Recherche volontaires pour un vaccin contre Ebola
Publié le 8 déc. 2015
L'Inserm recrute, à partir de mercredi, 300 volontaires sains pour tester une nouvelle stratégie vaccinale contre le virus Ebola.
«Pas besoin d'avoir fait médecine pour combattre Ebola », proclame la campagne de communication que va lancer l'Inserm mercredi. Objectif: recruter 300 volontaires sains pour l'essai clinique Ebovac2 *. Au programme, tester l'efficacité d'une stratégie vaccinale dite «prime-boost» dans la prévention d'Ebola. La même étude a démarré cet été en Angleterre avec un nombre équivalent de volontaires.
Dans une vaccination ordinaire, primo-injection et rappel sont faits avec le même vaccin. La stratégie «prime-boost » consiste, elle, à injecter à quelques semaines d'intervalles le même antigène (généralement une protéine de surface du virus que le système immunitaire doit apprendre à combattre), mais transportés par deux vecteurs différents. Le «prime » stimule la réponse immunitaire, le «boost » les renforce.
«Feinter l'organisme»
«Utiliser deux vecteurs différents doit permettre d'avoir une réponse immunitaire plus forte et plus durable», explique le Pr Rodolphe Thiébaut, épidémiologiste à l'Inserm et coordinateur de l'ensemble du projet Ebovac2. L'efficacité de cette stratégie vaccinale, encore jamais testée contre Ebola, a été découverte dans les années 2000 grâce en particulier à la recherche sur le vaccin contre le VIH. Le «prime-boost» permet notamment de contourner l'un des écueils auxquels se heurtent les vaccins: l'organisme peut développer des anticorps contre le premier vecteur utilisé, «il faut donc le feinter en changeant de vecteur», précise Rodolphe Thiébaut.

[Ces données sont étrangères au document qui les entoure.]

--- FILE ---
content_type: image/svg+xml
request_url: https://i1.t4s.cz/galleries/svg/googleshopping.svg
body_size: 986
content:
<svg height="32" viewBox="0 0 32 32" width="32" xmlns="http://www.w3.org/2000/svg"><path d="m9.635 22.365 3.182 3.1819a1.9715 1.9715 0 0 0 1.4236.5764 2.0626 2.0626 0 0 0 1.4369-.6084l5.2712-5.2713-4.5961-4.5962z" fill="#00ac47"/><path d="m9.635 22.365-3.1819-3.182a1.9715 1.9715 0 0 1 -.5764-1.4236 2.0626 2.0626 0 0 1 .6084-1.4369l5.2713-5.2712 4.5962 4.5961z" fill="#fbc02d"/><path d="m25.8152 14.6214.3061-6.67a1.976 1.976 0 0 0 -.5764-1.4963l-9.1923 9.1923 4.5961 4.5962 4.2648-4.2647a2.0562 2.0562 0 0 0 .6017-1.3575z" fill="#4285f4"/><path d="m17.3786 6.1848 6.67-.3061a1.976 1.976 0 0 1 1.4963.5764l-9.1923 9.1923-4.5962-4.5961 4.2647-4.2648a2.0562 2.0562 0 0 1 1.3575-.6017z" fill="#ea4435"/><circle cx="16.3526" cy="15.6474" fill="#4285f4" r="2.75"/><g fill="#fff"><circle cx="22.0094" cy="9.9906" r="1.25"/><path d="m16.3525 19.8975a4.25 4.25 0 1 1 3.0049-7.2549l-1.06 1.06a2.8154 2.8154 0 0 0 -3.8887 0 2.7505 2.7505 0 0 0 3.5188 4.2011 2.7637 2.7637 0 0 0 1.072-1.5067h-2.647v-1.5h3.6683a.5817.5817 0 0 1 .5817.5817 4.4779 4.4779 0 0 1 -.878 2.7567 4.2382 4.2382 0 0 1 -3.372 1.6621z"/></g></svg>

Le «prime», appelé Ad26.ZEBOV, a été développé par le laboratoire Janssen à partir d'un virus (relativement rare) du rhume humain, qui transporte une protéine d'Ebola Zaïre, en cause dans l'épidémie actuelle en Afrique de l'Ouest. Le second vaccin (le «boost») est le MVA-BN-Filo, développé par la société de biotechnologie danoise Bavarian Nordic. Son vecteur, un virus dérivé de la variole (MVA), véhicule des protéines de plusieurs filovirus responsables de fièvres hémorragiques (trois types de virus Ebola dont l'espèce Zaïre, et le virus de Marburg).
Un an de suivi
Les volontaires (qui, faut-il le préciser, ne courent aucun risque de développer la maladie) recevront les deux injections à 28, 56 ou 84 jours d'intervalle. «Il s'agit de voir ce que cela change en terme de protection. Un délai court permet de protéger rapidement la personne vaccinée, ce qui est intéressant en période d'épidémie, mais un délai plus long apporte potentiellement une meilleure immunité au long cours», détaille le Pr Jean-Daniel Lelièvre, immunologiste et responsable du centre vaccinal au CHU de Créteil. Question de cycle de vie des cellules: une part de celles qui ont été «activées» par la première vaccination peuvent être détruites si la seconde injection est trop précoce ; elles n'ont alors pas le temps d'aller au bout du processus leur permettant de garder la «mémoire» de l'immunité acquise grâce au vaccin.
Après avoir reçu les deux injections (ou un placebo), les volontaires seront suivis pendant un an, ponctué de six à douze visites médicales. Leur bonne tolérance aux vaccins sera surveillée, et des prises de sang permettront de doser la réponse immunitaire développée, pour tester l'efficacité de la stratégie. «Nous regarderons aussi si des marqueurs très précoces permettent, dans les heures suivant la vaccination, de prédire qui sera bien protégé par le vaccin. Une information utile si celui-ci s'avère n'être pas efficace à 100 %», précise le Pr Lelièvre.
Une indemnisation de 760 à 1 240 € est promise à tous les participants. «Les gens nous consacrent du temps, c'est normal de les dédommager, assume le Pr Lelièvre. Mais cette motivation reste somme toute assez marginale. Les volontaires sont surtout des gens qui ont envie de faire avancer la recherche.»